The market has stabilized somewhat and that's a positive. I wouldn't go so far as to say it's stable, just that it's in the process of stabilizing. Thursday afternoon's selloff occurred with the VIX barely budging higher. That's a critical sign that the fear and panic that ruled the market and ruined portfolios is not a major factor currently. Resiliency is a word often associated with the market now. Horrible news is being routinely ignored. The Employment report last Friday was worse than anyone could have predicted. Yet after a quick morning selloff, the major indices rallied. On Thursday evening, the Senate rejected the House's proposal on a $14 billion bailout package and futures were bleak. Asian markets tumbled overnight and given the late day selloff on Thursday, US investors were worried that another steep drop was upon us. But futures improved into the open and the major indices mostly rallied throughout the day, finishing in positive territory and near the highs of the day. It's that old adage, "sell on rumor, buy on news".
I am beginning to rely less on sentiment indicators as the market appears to be moving away from the emotional level of trading that we saw for many weeks. I expect to see more back and forth action once a range is established. That should set up for very profitable trades using momentum oscillators like stochastics and RSI. During the recent downtrend, the daily RSI has remained primarily below 50. If conditions are truly changing, we should see that oscillator begin to move back and forth between the key levels at 30 and 70. In sideways, consolidating markets, the stochastics and RSI oscillators can prove to be the most useful indicators for entry and exit points.
Technicals precede fundamentals. They always have and they always will. If you can follow the price action, you can trade the market.
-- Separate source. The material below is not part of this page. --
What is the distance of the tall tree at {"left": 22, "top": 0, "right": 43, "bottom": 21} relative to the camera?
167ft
Will the recent bullishness last? Yes, it's quite possible. In fact, I'm watching for the highs on this current leg up to define our trading range over the next several months. While January 2008 was horrific for equities, the December-January timeframe is historically quite bullish. Financials are trying to repair themselves technically, but hurdles remain. As you can see from the chart of the XLF below, it's attempting to ascend past key short-term price and moving average resistance as reflected below:
A move past key resistance will open the door to higher equity prices overall. Similarly, the SOX is also knocking at resistance's door as shown below in Chart 2:
These are two influential groups that will most likely need to participate in further strength in equities. Without them, this attempt could be futile.
I want to wish everyone a relaxing holiday season and a happy new year!